Myeloid-CITED2 Deficiency Exacerbates Diet-Induced Obesity and Pro-Inflammatory Macrophage Response

Abstract

Macrophages are the principal component of the innate immune system that are found in all tissues and play an essential role in development, homeostasis, tissue repair, and immunity. Clinical and experimental studies have shown that transcriptionally dynamic pro-inflammatory macrophages are involved in the pathogenesis of diet-induced obesity and insulin resistance.

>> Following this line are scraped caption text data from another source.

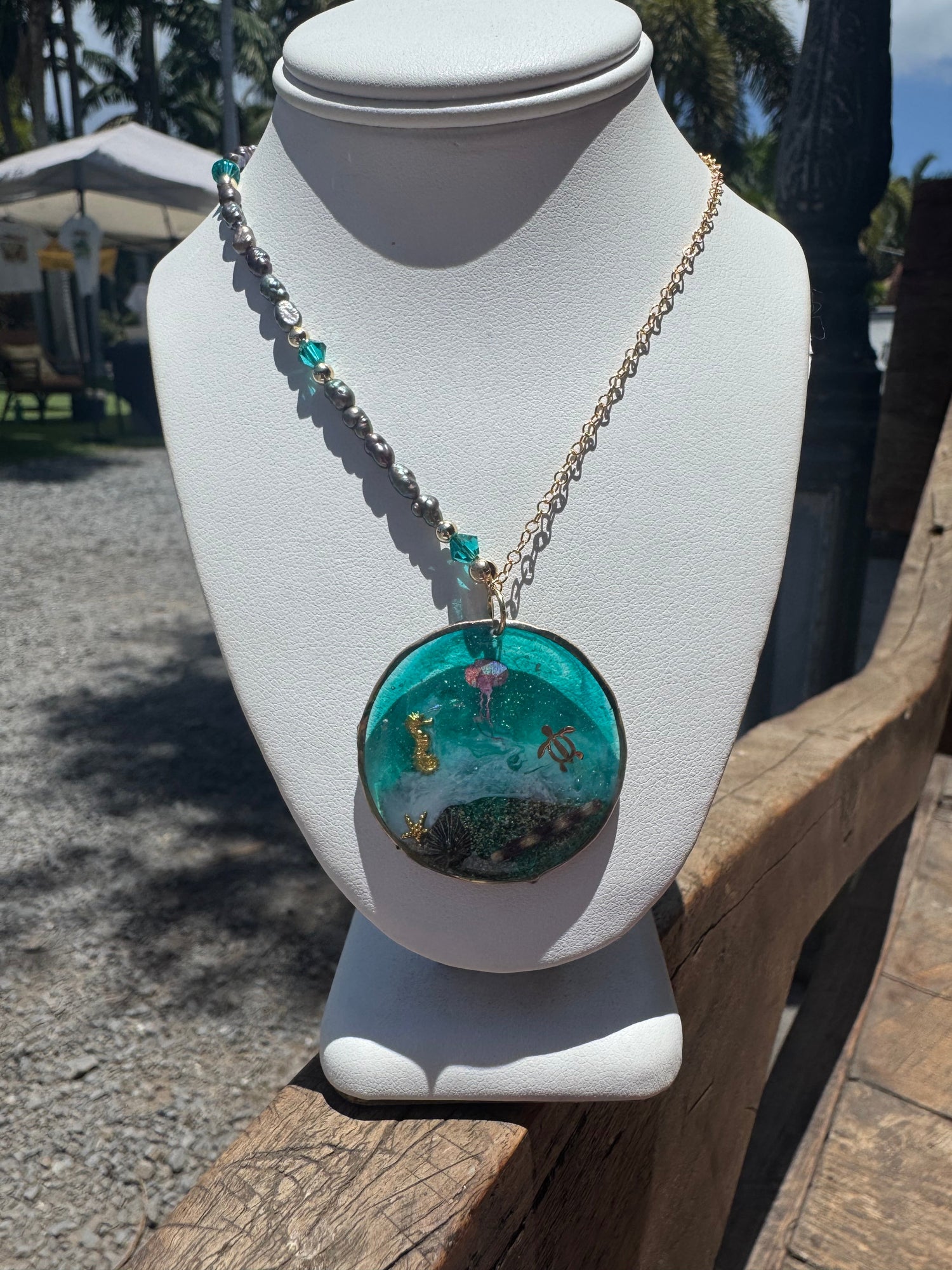 Selah Shore Collection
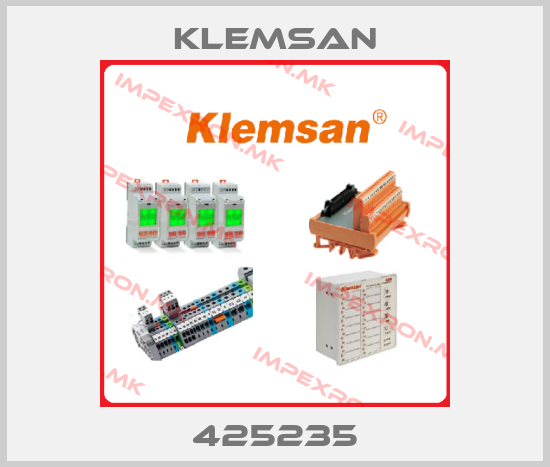 Klemsan Europe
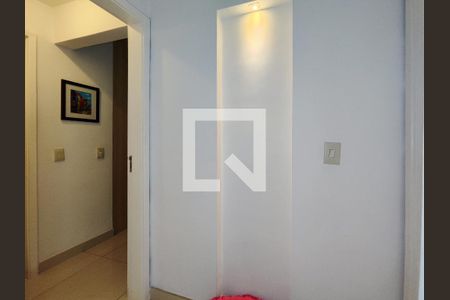 Corredor de apartamento à venda com 3 quartos, 195m² em Tijuca, Rio de Janeiro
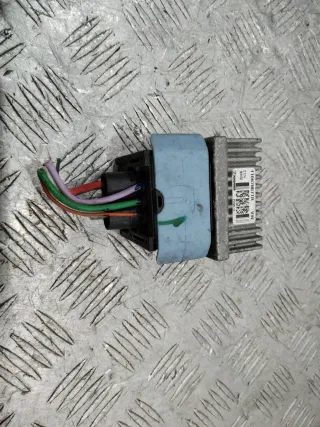 110678071R Реле накала свечей Renault Scenic 3 Арт 103642, вид 1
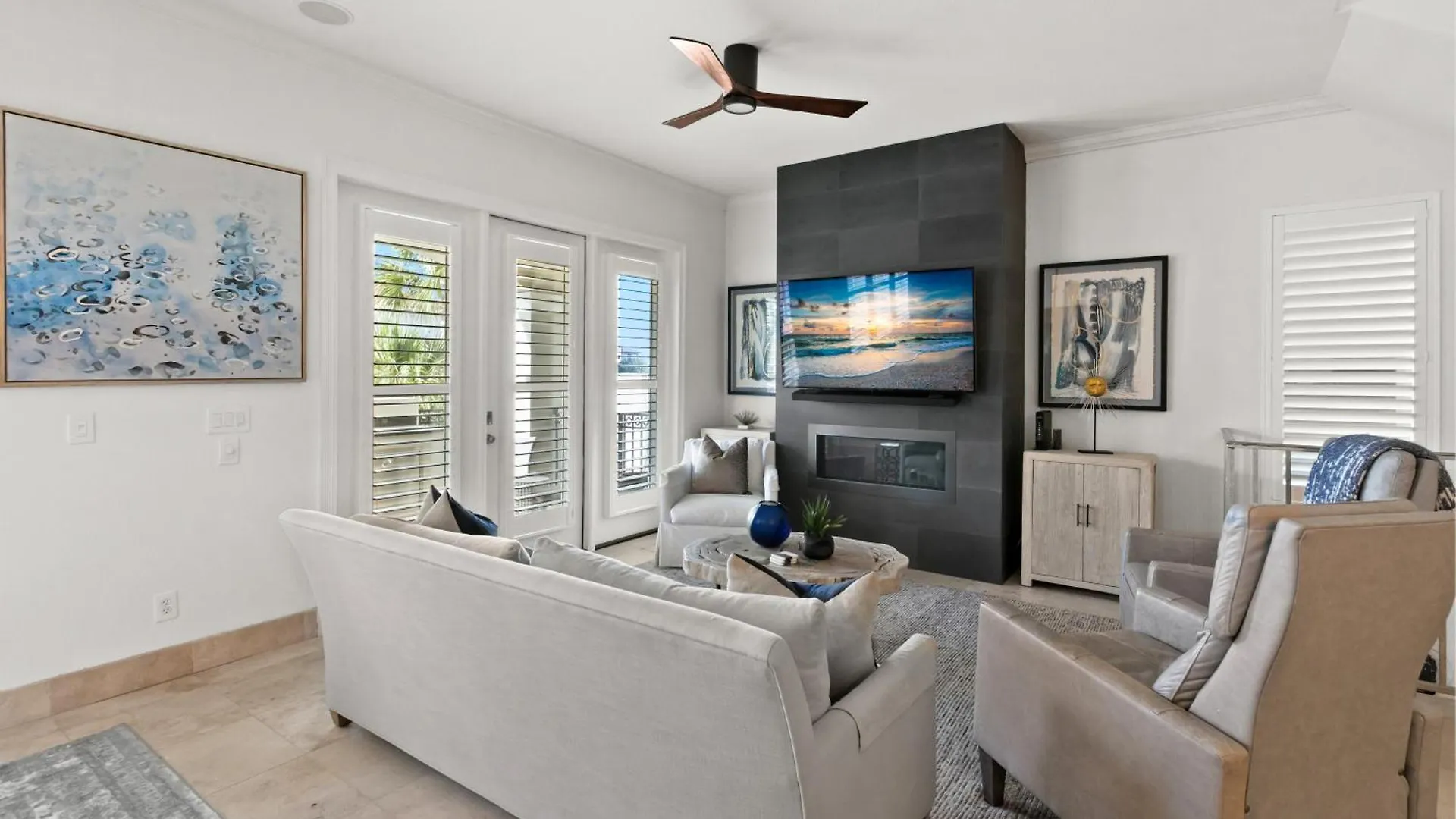 Holiday home View - Gated Community With Pool Hot Tub Destin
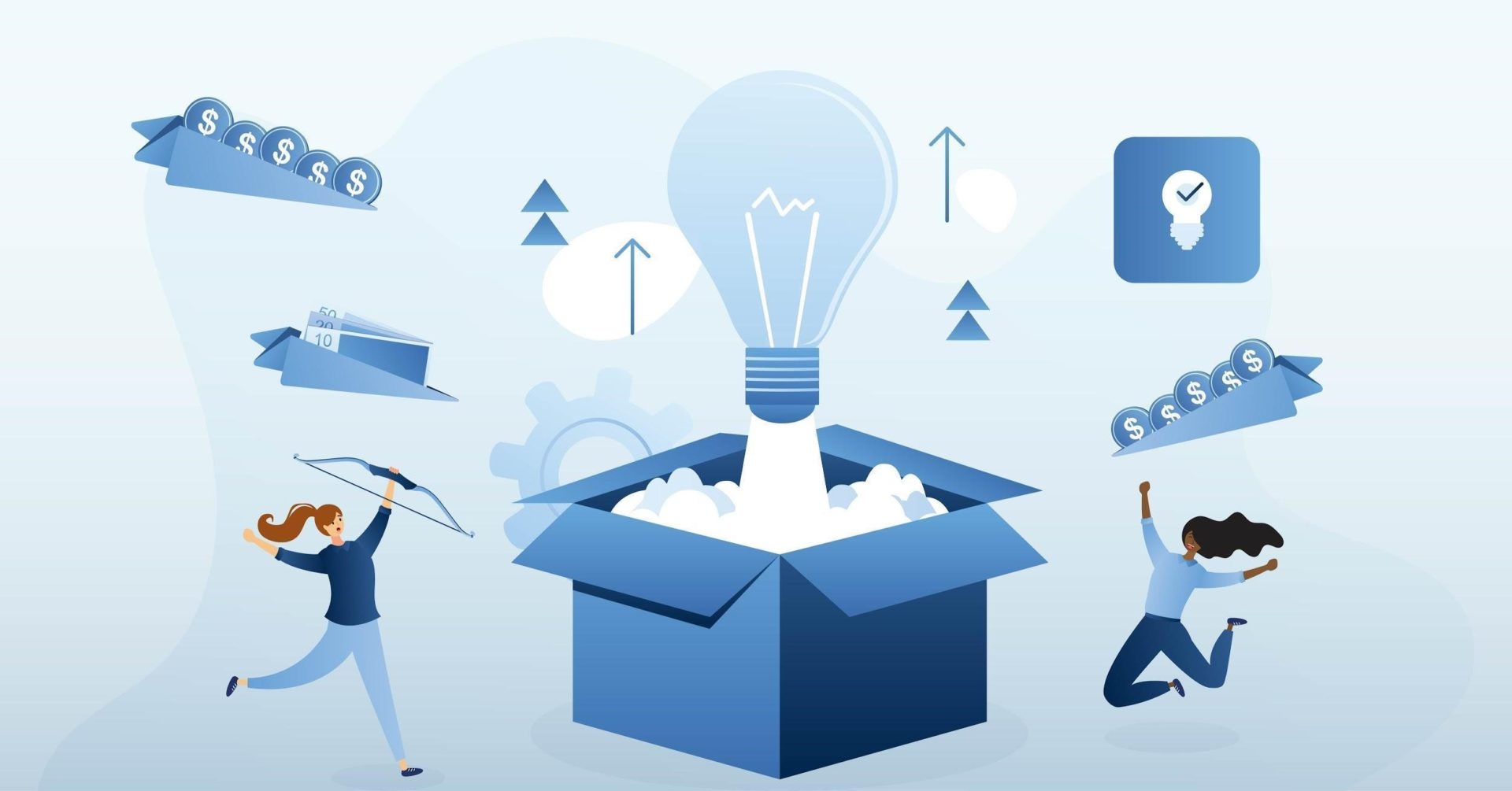 E-Commerce Industry Sustaining In Nepal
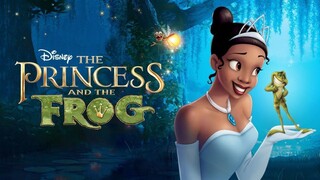 The Princess and the Frog 2009 - Watch full movie for free : link in description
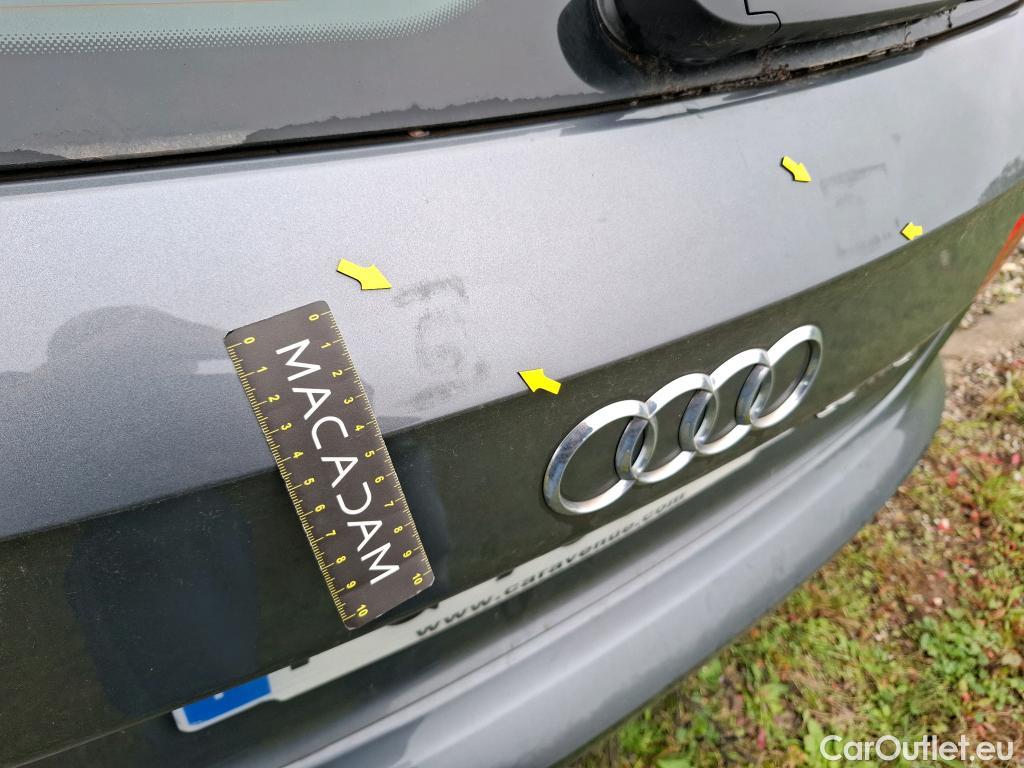  Audi  A3 AUDI  Sportback / 2016 / 5P / Berline 35 TFSI 150 COD S TRONIC BUSINESS LINE #45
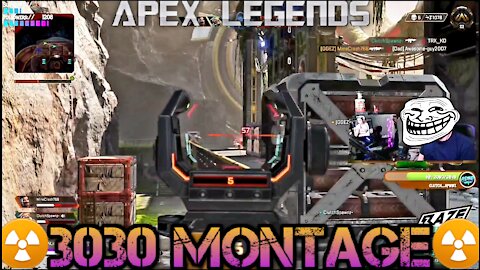 3030 Montage 😎👌🏻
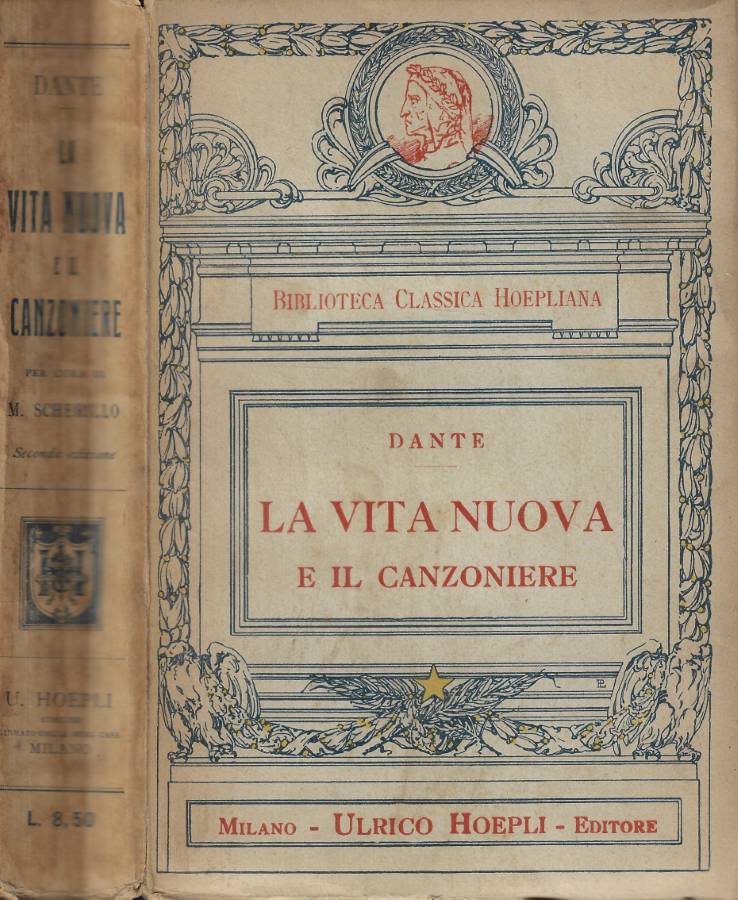 Biblioteca di Babele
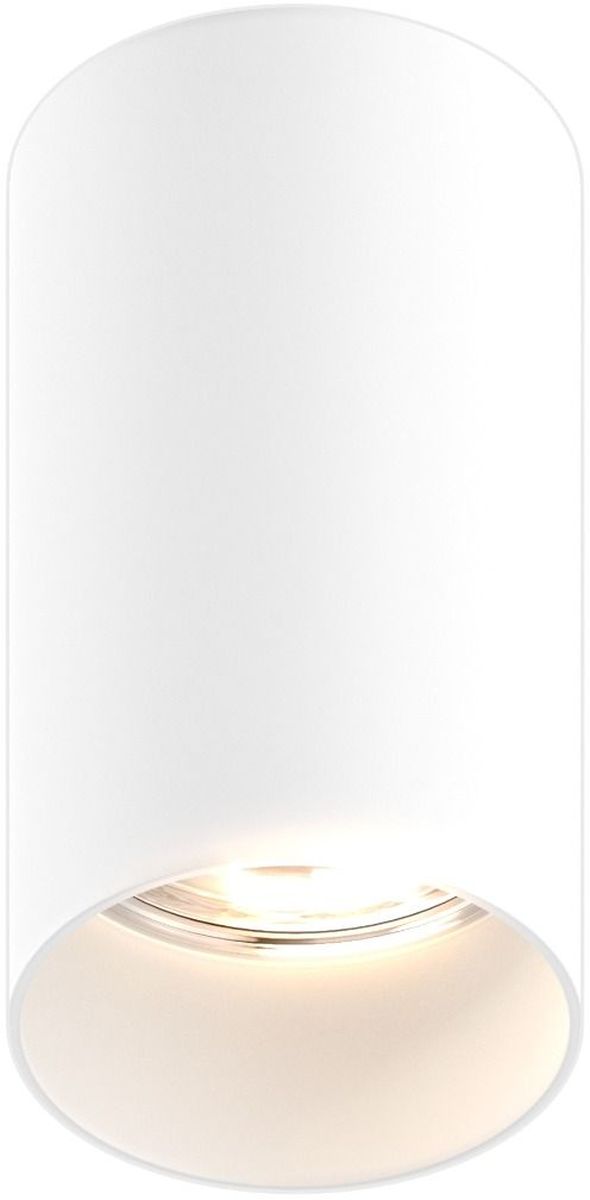 Darmowa Dostawa - Lampa podsufitowa Zuma Line Tuba 92679N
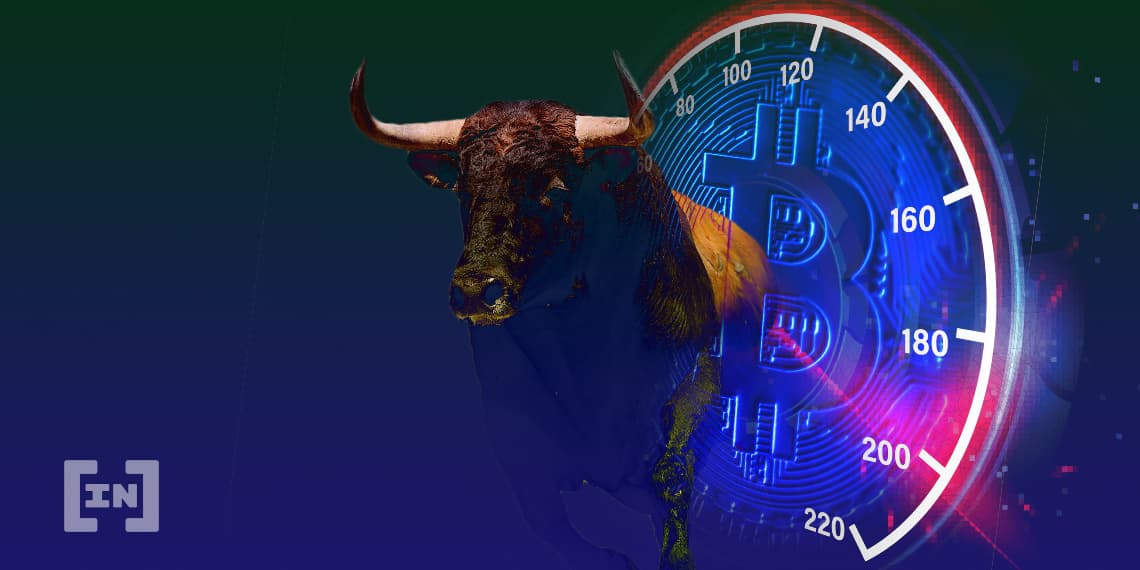 Bitcoin bị khóa ở mức cao mới, liệu có thể đạt được 60,000USD không?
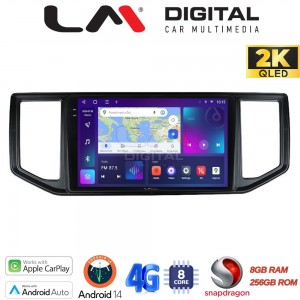 LM Digital - LM ZQ8997 GPS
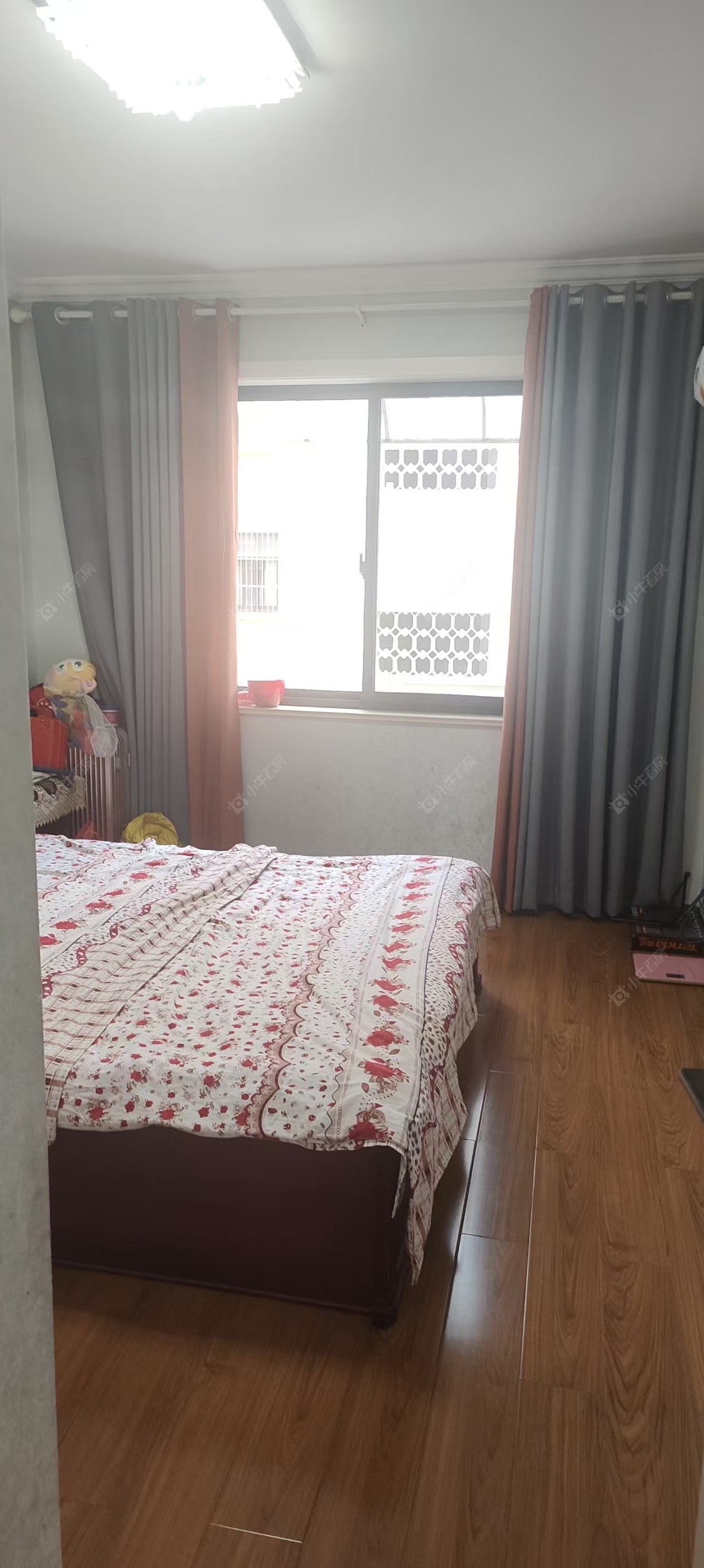 常州北环新村在租房源室内图_小牛看房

However, cell-intrinsic mechanisms must exist that bridle uncontrolled pro-inflammatory macrophage activation in metabolic organs and disease pathogenesis. In this study, we show that CBP/p300-interacting transactivator with glutamic acid/aspartic acid-rich carboxyl-terminal domain 2 (CITED2) is an essential negative regulator of pro-inflammatory macrophage activation and inflammatory disease pathogenesis. Our in vivo studies show that myeloid-CITED2 deficiency significantly elevates high-fat diet (HFD)-induced expansion of adipose tissue volume, obesity, glucose intolerance, and insulin resistance. Moreover, myeloid-CITED2 deficiency also substantially augments HFD-induced adipose tissue inflammation and adverse remodeling of adipocytes. Our integrated transcriptomics and gene set enrichment analyses show that CITED2 deficiency curtails BCL6 signaling and broadly elevates BCL6-repressive gene target expression in macrophages. Using complementary gain- and loss-of-function studies, we found that CITED2 deficiency attenuates, and CITED2 overexpression elevates, inducible BCL6 expression in macrophages. At the molecular level, our analyses show that CITED2 promotes BCL6 expression by restraining STAT5 activation in macrophages. Interestingly, siRNA-mediated knockdown of STAT5 fully reversed elevated pro-inflammatory gene target expression in CITED2-deficient macrophages. Overall, our findings highlight that CITED2 restrains inflammation by promoting BCL6 expression in macrophages, and limits diet-induced obesity and insulin resistance.